The service user that is used when executing enos scenarios from any GitHub Action workflow must have a properly configured IAM role granting the access required to create resources in AWS. Additionally, service quotas need to be adjusted to ensure that normal use of the ci account does not cause any service quotas to be exceeded. The service-user-iam module contains the IAM Policy and Role for that grants this access as well as the service quota increase requests to adjust the service quotas. This module should be updated whenever a new AWS resource type is required for a scenario or a service quota limit needs to be increased. Since this is persistent and cannot be created and destroyed each time a scenario is run, the Terraform state will be managed by Terraform Cloud. Here are the steps to configure the GitHub Actions service user:

Pre-requisites

  • Access to the hashicorp-qti organization in Terraform Cloud.
  • Full access to the CI AWS account is required.

Notes:

  • For help with access to Terraform Cloud and the CI Account, contact the QT team on Slack (#team-quality) for an invite. After receiving an invite to Terraform Cloud, a personal access token can be created by clicking User Settings --> Tokens --> Create an API token.
  • Access to the AWS account can be done via Doormat, at: https://doormat.hashicorp.services/.
    • For the vault repo the account is: vault_ci and for the vault-enterprise repo, the account is: vault-enterprise_ci.
    • Access can be requested by clicking: Cloud Access --> AWS --> Request Account Access.
  1. Create the Terraform Cloud Workspace - The name of the workspace to be created depends on the repository for which it is being created, but the pattern is: <repository>-ci-service-user-iam, e.g. vault-ci-service-user-iam. It is important that the execution mode for the workspace be set to local. For help on setting up the workspace, contact the QT team on Slack (#team-quality)

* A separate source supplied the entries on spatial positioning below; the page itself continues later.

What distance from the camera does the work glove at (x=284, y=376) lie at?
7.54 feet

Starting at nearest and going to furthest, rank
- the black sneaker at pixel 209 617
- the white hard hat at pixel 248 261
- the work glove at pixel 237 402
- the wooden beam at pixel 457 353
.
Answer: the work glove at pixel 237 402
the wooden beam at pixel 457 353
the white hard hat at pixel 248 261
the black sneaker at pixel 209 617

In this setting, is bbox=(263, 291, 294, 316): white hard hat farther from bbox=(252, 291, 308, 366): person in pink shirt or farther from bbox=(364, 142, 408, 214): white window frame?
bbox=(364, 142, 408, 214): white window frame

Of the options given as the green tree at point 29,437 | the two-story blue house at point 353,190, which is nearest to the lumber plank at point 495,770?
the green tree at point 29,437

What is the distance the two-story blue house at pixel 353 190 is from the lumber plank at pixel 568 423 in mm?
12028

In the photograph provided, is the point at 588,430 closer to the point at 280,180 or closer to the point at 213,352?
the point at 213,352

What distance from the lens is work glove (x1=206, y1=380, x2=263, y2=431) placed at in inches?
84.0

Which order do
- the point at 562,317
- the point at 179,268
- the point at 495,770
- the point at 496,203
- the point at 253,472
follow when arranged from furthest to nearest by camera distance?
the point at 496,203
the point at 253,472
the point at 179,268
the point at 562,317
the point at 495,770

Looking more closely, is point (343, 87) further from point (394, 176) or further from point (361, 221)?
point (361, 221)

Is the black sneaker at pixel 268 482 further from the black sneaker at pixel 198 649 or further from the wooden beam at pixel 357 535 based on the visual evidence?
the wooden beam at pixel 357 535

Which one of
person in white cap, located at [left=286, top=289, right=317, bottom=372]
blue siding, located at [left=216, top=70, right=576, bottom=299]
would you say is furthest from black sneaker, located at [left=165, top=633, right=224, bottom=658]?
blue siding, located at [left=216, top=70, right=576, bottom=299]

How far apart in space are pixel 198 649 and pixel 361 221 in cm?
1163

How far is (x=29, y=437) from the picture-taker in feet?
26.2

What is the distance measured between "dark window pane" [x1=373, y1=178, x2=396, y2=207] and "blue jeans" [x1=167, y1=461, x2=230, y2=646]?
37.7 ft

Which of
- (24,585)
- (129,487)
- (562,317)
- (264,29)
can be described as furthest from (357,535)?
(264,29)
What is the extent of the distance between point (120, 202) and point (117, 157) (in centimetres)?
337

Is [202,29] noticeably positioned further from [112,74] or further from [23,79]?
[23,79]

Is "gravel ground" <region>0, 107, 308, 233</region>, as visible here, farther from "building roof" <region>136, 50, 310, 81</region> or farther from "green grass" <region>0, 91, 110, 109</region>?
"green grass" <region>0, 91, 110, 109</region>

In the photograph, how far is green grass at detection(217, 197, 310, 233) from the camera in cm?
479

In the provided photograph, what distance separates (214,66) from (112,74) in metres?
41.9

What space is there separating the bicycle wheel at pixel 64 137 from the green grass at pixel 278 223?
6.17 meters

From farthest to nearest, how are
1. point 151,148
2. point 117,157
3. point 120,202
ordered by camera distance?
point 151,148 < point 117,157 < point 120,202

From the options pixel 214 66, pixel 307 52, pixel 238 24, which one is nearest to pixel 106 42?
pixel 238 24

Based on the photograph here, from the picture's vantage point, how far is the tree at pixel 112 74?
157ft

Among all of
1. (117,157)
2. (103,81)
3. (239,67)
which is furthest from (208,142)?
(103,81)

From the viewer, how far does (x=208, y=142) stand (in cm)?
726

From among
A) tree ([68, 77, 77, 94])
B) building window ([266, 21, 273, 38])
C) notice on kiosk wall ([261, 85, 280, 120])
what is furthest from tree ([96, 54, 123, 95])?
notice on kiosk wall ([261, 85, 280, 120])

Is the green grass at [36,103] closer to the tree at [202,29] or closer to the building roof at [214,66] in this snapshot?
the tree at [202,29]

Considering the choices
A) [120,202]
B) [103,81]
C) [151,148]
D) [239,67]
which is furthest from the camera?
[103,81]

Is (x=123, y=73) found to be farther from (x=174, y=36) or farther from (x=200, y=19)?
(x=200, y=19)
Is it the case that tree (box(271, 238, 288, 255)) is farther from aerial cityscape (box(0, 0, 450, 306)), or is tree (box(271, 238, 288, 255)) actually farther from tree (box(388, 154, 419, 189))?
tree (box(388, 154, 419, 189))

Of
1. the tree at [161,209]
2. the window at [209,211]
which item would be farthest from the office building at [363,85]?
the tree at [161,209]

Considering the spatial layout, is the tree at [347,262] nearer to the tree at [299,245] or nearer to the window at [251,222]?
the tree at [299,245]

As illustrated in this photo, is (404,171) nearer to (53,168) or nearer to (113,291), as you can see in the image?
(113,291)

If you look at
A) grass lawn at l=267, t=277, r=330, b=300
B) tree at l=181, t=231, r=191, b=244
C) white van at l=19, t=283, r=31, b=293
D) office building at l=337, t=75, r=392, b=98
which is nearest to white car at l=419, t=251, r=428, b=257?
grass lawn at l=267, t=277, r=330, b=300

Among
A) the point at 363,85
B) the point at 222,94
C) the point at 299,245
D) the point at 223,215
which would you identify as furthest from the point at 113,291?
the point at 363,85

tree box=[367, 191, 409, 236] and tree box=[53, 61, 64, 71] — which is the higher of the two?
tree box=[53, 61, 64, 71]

  2. Execute the Terraform module

> cd ./enos/ci/service-user-iam
> export TF_WORKSPACE=<repo name>-ci-service-user-iam
> export TF_TOKEN_app_terraform_io=<Terraform Cloud Token>
> export TF_VAR_repository=<repository name>
> terraform init
> terraform plan
> terraform apply -auto-approve

Bootstrap the CI resources

Bootstrapping of the resources in the CI account is accomplished via the GitHub Actions workflow: enos-bootstrap-ci. Before this workflow can be run a workspace must be created as follows:

  1. Create the Terraform Cloud Workspace - The name workspace to be created depends on the repository for which it is being created, but the pattern is: <repository>-ci-bootstrap, e.g. vault-ci-bootstrap. It is important that the execution mode for the workspace be set to local. For help on setting up the workspace, contact the QT team on Slack (#team-quality).

Once the workspace has been created, changes to the bootstrap module will automatically be applied via the GitHub PR workflow. Each time a PR is created for changes to files within that module the module will be planned via the workflow described above. If the plan is ok and the PR is merged, the module will automatically be applied via the same workflow.